** Problem **
What is the count of lines below that include "English"? Reply with nothing else.

** Materials provided **
○ ○ ○ ○
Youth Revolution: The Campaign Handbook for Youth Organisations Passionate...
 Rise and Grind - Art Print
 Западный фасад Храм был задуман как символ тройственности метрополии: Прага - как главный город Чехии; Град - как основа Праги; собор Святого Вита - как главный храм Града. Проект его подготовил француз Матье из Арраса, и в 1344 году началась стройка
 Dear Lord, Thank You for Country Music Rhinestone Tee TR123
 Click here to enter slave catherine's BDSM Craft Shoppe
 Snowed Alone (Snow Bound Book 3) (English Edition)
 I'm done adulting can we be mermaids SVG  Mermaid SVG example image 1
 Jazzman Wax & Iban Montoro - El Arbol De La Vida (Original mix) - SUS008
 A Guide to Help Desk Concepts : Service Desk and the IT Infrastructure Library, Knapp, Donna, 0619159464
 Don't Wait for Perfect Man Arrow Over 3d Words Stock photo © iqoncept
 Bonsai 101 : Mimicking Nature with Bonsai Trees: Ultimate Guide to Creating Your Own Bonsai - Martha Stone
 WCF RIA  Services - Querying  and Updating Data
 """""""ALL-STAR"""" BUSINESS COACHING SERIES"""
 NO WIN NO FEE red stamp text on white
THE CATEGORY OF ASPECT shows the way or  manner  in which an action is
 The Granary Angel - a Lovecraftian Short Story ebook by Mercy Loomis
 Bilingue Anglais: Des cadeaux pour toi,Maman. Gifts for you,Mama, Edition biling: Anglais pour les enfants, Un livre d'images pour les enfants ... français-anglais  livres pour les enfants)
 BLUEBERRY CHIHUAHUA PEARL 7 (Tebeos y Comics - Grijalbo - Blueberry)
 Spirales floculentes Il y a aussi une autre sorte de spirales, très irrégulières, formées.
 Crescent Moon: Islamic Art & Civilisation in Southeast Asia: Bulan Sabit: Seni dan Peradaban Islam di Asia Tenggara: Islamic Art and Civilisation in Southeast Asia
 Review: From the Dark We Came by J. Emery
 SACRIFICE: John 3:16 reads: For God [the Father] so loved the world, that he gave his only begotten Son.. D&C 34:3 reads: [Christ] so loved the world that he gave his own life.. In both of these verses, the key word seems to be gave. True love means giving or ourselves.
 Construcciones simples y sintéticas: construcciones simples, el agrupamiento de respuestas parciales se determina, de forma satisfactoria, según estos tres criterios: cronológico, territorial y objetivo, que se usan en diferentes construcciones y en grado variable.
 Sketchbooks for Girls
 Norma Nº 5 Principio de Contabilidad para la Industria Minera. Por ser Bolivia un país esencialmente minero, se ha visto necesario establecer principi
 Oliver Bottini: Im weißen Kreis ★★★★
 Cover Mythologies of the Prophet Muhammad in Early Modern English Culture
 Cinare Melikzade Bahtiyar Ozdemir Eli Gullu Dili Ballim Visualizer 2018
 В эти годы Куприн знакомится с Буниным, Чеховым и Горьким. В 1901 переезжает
○ ○ ○ ○
** Result for this exercise **
2